>> Begin Supplied material

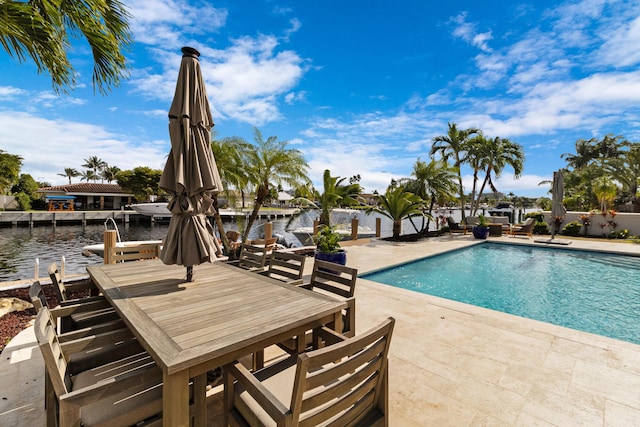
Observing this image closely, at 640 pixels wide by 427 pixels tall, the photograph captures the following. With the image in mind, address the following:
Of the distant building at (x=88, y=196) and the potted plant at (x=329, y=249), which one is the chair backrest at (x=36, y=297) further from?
the distant building at (x=88, y=196)

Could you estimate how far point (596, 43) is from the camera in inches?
368

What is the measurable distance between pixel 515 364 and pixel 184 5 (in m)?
8.69

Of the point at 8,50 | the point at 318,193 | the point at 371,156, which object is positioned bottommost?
the point at 318,193

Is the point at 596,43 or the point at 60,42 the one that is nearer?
the point at 60,42

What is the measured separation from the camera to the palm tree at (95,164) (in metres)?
69.4

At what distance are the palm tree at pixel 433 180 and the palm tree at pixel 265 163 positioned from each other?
8.49 m

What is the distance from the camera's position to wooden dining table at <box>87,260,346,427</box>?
4.84 ft

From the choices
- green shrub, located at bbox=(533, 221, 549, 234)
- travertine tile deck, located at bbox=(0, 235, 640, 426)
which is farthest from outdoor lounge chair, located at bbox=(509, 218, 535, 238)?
travertine tile deck, located at bbox=(0, 235, 640, 426)

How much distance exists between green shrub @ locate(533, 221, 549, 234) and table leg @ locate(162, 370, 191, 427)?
19.9m

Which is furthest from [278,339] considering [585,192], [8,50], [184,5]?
[585,192]

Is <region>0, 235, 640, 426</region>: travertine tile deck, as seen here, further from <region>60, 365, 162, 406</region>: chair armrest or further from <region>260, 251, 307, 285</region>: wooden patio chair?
<region>260, 251, 307, 285</region>: wooden patio chair

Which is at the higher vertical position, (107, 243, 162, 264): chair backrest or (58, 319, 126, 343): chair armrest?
(107, 243, 162, 264): chair backrest

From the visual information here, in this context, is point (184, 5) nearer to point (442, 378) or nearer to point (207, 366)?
point (207, 366)

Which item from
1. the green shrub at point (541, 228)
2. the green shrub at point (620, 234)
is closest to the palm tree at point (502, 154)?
the green shrub at point (541, 228)
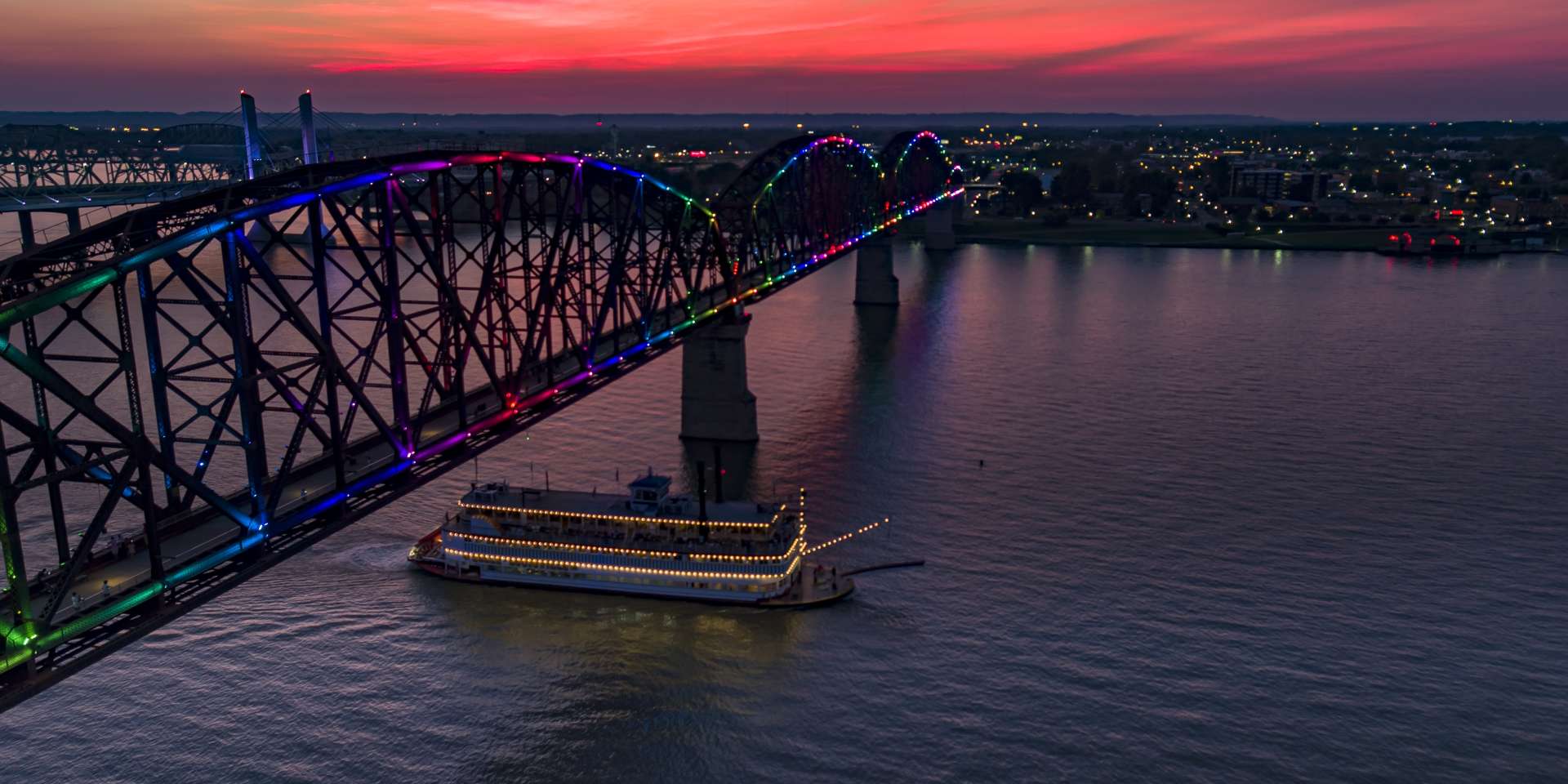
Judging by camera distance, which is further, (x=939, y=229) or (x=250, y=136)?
(x=939, y=229)

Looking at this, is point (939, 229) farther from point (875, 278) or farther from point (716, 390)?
point (716, 390)

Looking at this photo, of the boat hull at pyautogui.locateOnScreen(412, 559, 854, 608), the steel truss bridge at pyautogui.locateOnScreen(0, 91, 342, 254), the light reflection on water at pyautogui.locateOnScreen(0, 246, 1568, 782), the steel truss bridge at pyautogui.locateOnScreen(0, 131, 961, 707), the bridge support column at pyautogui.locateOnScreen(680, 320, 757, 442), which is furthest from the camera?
the steel truss bridge at pyautogui.locateOnScreen(0, 91, 342, 254)

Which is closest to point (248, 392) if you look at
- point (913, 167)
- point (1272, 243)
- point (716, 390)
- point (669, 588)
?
point (669, 588)

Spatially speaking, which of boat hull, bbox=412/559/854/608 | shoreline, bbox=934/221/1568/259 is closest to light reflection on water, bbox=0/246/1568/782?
boat hull, bbox=412/559/854/608

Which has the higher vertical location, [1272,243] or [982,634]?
[1272,243]

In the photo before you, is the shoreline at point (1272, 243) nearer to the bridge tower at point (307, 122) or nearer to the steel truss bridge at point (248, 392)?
the bridge tower at point (307, 122)

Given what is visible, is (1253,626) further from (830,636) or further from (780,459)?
(780,459)

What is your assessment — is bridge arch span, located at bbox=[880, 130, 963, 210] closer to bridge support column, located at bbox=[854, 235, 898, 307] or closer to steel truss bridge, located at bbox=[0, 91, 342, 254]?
bridge support column, located at bbox=[854, 235, 898, 307]
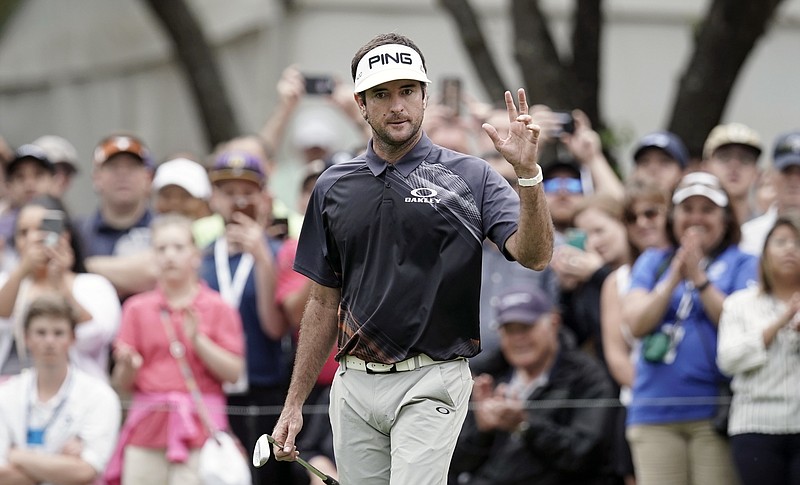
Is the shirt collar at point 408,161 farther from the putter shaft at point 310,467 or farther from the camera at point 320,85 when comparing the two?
the camera at point 320,85

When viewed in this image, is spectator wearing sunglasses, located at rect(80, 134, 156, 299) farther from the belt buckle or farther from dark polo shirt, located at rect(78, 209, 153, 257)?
the belt buckle

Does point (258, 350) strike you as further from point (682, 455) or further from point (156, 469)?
point (682, 455)

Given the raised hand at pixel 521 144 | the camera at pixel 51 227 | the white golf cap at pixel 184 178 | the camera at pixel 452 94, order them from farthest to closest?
the camera at pixel 452 94
the white golf cap at pixel 184 178
the camera at pixel 51 227
the raised hand at pixel 521 144

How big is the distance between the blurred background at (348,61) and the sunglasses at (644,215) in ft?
10.1

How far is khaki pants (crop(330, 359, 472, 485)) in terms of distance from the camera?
5.95 metres

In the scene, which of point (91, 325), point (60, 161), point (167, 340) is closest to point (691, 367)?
point (167, 340)

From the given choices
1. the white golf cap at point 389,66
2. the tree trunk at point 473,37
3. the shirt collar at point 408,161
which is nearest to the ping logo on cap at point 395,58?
the white golf cap at point 389,66

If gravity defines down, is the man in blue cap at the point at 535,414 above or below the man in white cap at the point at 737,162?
below

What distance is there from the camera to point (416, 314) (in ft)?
19.8

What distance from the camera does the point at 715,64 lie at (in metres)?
12.0

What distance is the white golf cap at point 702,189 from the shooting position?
8570 mm

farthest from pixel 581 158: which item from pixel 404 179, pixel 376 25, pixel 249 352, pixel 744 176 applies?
pixel 376 25

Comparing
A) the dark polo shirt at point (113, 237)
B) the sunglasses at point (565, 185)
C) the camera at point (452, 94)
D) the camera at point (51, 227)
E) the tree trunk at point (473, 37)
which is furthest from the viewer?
the tree trunk at point (473, 37)

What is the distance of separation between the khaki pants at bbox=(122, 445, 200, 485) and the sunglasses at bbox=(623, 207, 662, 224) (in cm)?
301
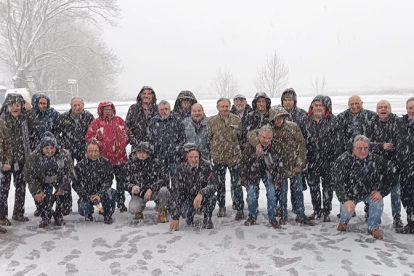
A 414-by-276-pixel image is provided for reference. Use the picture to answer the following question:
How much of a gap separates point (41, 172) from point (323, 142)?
4152mm

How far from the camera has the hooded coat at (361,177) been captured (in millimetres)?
4410

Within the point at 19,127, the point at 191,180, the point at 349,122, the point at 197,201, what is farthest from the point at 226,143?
the point at 19,127

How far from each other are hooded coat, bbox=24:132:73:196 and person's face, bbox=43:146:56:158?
0.17ft

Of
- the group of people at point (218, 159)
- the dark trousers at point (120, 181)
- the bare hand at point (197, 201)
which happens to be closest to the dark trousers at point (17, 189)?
the group of people at point (218, 159)

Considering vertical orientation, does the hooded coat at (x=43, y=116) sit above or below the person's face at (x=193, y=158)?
above

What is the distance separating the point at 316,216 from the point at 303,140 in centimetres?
129

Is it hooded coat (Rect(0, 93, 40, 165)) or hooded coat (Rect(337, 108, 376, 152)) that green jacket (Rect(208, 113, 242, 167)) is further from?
hooded coat (Rect(0, 93, 40, 165))

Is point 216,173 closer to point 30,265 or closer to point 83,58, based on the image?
point 30,265

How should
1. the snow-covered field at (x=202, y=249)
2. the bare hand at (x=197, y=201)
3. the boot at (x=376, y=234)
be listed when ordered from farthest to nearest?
the bare hand at (x=197, y=201) < the boot at (x=376, y=234) < the snow-covered field at (x=202, y=249)

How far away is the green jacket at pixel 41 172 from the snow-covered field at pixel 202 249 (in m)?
0.59

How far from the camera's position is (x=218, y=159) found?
206 inches

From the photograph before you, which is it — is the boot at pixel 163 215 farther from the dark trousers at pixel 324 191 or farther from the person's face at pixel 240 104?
the dark trousers at pixel 324 191

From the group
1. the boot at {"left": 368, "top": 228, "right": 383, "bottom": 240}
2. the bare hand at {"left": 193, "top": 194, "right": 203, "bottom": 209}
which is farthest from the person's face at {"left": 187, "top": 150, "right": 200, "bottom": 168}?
the boot at {"left": 368, "top": 228, "right": 383, "bottom": 240}

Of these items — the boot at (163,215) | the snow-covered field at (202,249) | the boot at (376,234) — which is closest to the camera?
the snow-covered field at (202,249)
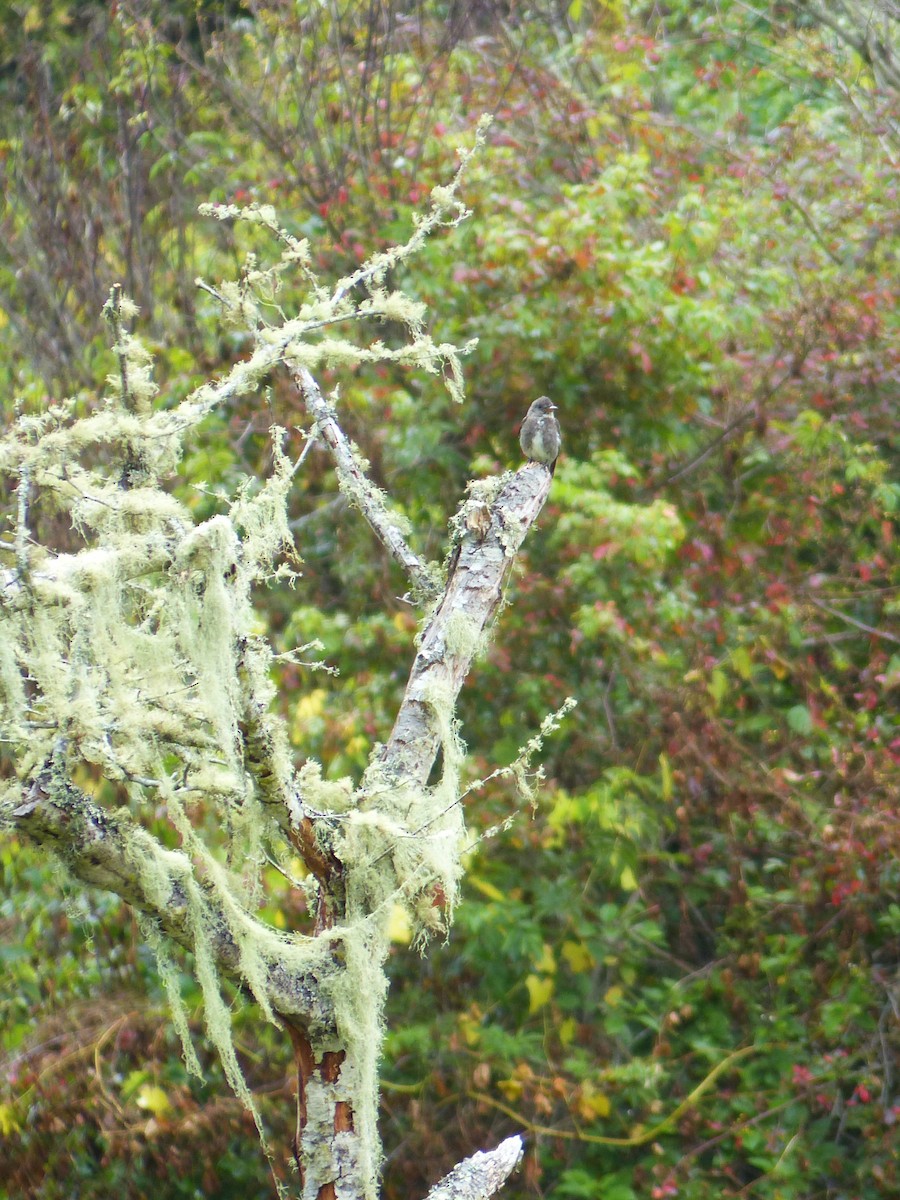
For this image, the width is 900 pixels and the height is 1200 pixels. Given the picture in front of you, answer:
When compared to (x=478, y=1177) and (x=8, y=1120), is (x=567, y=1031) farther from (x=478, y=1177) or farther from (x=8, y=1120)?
(x=478, y=1177)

>> End Supplied material

▸ **Exercise brief**: Convert the data into a two-column CSV with the columns "prompt" and "answer", starting at the line that contains "How big is the" and stopping after the line that contains "5.95 metres". Give one row per answer with its preceding text, place each value in a single quoted field, and replace any line breaks with spaces.

▸ **Solution to the exercise**:
prompt,answer
"How big is the distance between the blurred background at (348,61) and the sunglasses at (644,215) in ft?","10.1"
"How far is khaki pants (crop(330, 359, 472, 485)) in terms of distance from the camera?","5.95 metres"